D’ailleurs c’est aussi un paradoxe chez les zèbres, la question de la nuance : notre hypersensibilité nous permettrait de percevoir le monde de façon bien plus riche, notre pensée en ébullition nous interdit de tirer des conclusions hâtives, mais en même temps nos rayures noires et blanches sont nettement séparées et nous pouvons avoir une idée très précise de ce qui est bien et ce qui est mal. Pour la confiance par exemple je vais souvent faire entièrement confiance à quelqu’un, jusqu’à être déçu et ne plus faire du tout confiance, je ne conçois pas de juste milieu dans ce domaine. Je suis extrêmement sensible à l’injustice, d’ailleurs les choses sont justes ou ne le sont pas, je n’aime pas les compromis bancals.

Et le plus grand paradoxe du zèbre, c’est ce que m’a expliqué ma psy (oui, j’ai une psy, je ne serais pas arrivé là tout seul ; en même temps je ne l’ai encore vue qu’une fois) : le zèbre cherche désespérément à ressembler aux autres, à vouloir s’intégrer sans se faire remarquer, alors qu’avec ses rayures personne ne le prendra jamais pour un cheval. Ainsi je ne comprenais pas que j’étais d’une nature différente des autres, alors que pour les autres a priori c’était tout-à-fait évident. Et j’ai cherché à ressembler à un cheval alors que c’était impossible, au lieu de prendre soin de mes rayures, d’en être fier et de vivre avec.

D’où le titre : chercher mes rayures, c’est pour moi reprendre contact avec ce qui fait ma différence, pour m’en nourrir au lieu de le cacher. Je dois réussir à comprendre que je ne suis pas moins exceptionnel qu’un autre et que j’ai le droit d’exister tel que je suis. Pour le moment, ce n’est pas gagné, et nous verrons pourquoi prochainement. Pour l’heure, il est temps de clore ces pages consacrées à la petite enfance pour entrer dans l’univers impitoyable des années de collège.


* Mes parents aussi m’ont pensé sourd, plus tard, car je n’entendais pas quand on m’appelait à table à cause de la musique que je mettais à fond pour tenter d’étouffer tous les autres bruits. L’audiogramme a révélé que j’entendais beaucoup mieux qu’eux. Et encore, je ne pense pas que le test ait été très fiable car quand j’avais le casque isolant sur les oreilles et qu’il fallait que je cherche à entendre les bruits que l’ORL envoyait dans l’un ou l’autre des deux écouteurs, j’étais tellement concentré que j’entendais des conversations à l’étage au-dessus, et cela me gênait.

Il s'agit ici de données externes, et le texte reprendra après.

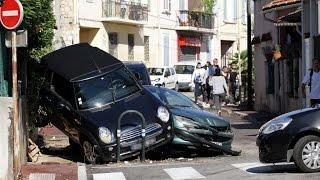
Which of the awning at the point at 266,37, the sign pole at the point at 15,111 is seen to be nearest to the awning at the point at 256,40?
the awning at the point at 266,37

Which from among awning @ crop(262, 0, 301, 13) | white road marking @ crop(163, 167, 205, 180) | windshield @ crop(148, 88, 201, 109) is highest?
awning @ crop(262, 0, 301, 13)

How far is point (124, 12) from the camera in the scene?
46.1 meters

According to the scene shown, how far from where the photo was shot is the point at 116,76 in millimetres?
15805

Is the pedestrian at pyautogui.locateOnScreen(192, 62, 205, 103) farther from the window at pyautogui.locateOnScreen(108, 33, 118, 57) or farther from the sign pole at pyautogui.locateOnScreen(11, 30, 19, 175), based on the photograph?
the sign pole at pyautogui.locateOnScreen(11, 30, 19, 175)

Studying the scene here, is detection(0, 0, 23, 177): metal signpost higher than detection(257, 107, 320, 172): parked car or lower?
higher

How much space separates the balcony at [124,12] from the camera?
44688 mm

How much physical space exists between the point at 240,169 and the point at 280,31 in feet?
46.1

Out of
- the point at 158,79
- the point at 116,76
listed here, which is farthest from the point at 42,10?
the point at 158,79

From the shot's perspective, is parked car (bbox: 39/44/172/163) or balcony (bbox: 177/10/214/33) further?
balcony (bbox: 177/10/214/33)

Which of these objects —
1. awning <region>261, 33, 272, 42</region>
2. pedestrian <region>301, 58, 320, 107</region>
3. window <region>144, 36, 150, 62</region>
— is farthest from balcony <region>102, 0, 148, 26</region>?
pedestrian <region>301, 58, 320, 107</region>

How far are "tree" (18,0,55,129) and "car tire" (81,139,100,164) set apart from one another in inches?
70.8

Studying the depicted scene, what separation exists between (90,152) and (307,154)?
4.55 meters

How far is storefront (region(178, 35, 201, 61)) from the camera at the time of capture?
175ft

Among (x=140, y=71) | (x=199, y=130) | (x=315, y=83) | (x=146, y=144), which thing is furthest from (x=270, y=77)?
(x=146, y=144)
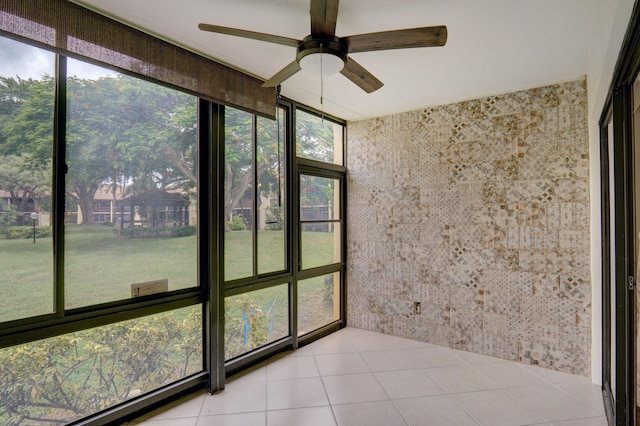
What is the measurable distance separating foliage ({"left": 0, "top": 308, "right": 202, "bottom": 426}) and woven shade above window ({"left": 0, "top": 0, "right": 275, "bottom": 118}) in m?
1.66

** Si je tiens le type qui a inventé le Derinox, je lui en fais bouffer ! Ou la faute revient-elle aux médecins pour me l’avoir prescrit sans m’avoir suffisamment mis en garde ? J’ai été littéralement dépendant à ce médicament pendant plusieurs années, incapable de m’endormir sans mon pschitt quotidien… Le sevrage fut rude et laissa des traces.